◆ Records
Start of Block

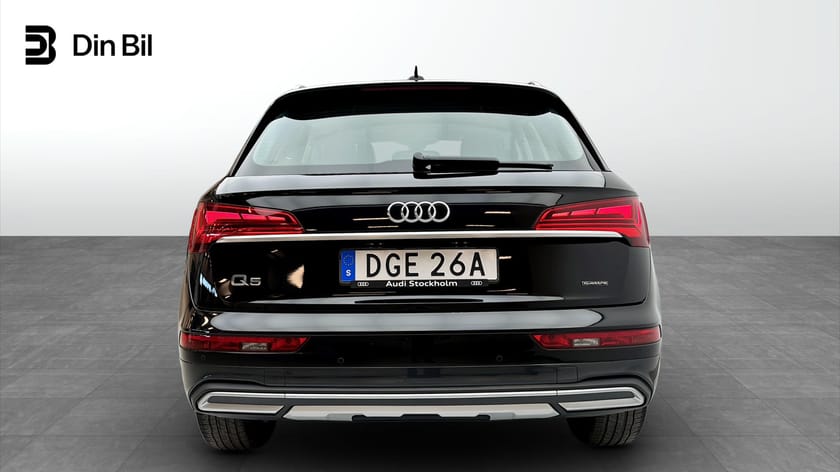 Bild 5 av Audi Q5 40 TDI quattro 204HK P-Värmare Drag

End of Block
Start of Block

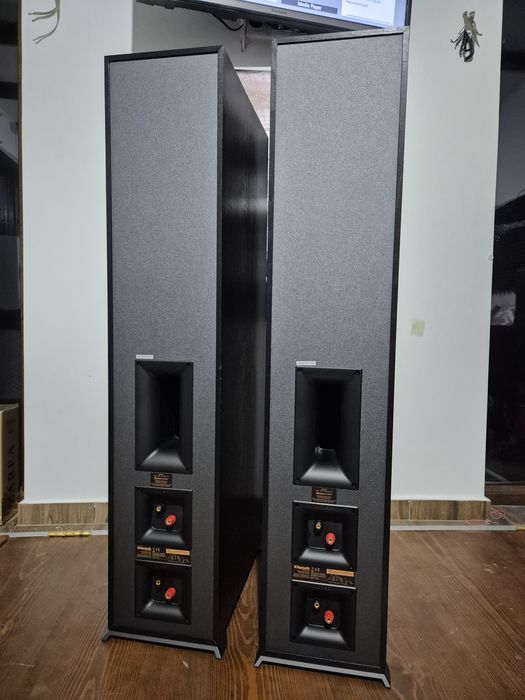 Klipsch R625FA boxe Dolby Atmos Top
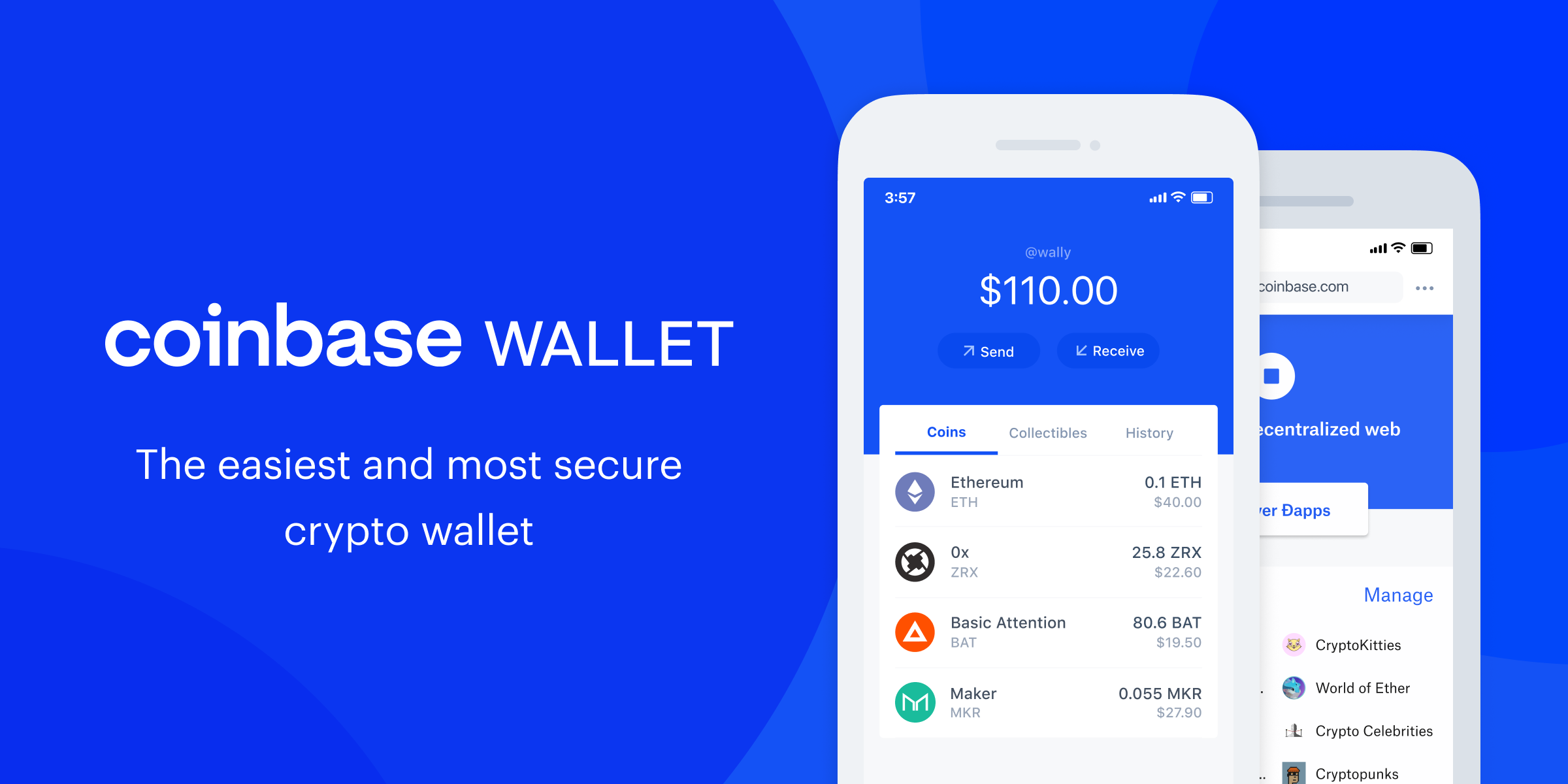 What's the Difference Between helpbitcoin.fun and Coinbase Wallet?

End of Block

◆ How to complete this task
Extract from the material above the stretch running from the line containing "Klipsch R625FA boxe Dolby Atmos Top" through the line containing "What's the Difference". Keep the text exact and the pictures out.

◆ Result of this exercise
 Klipsch R625FA boxe Dolby Atmos Top
 What's the Difference Between helpbitcoin.fun and Coinbase Wallet?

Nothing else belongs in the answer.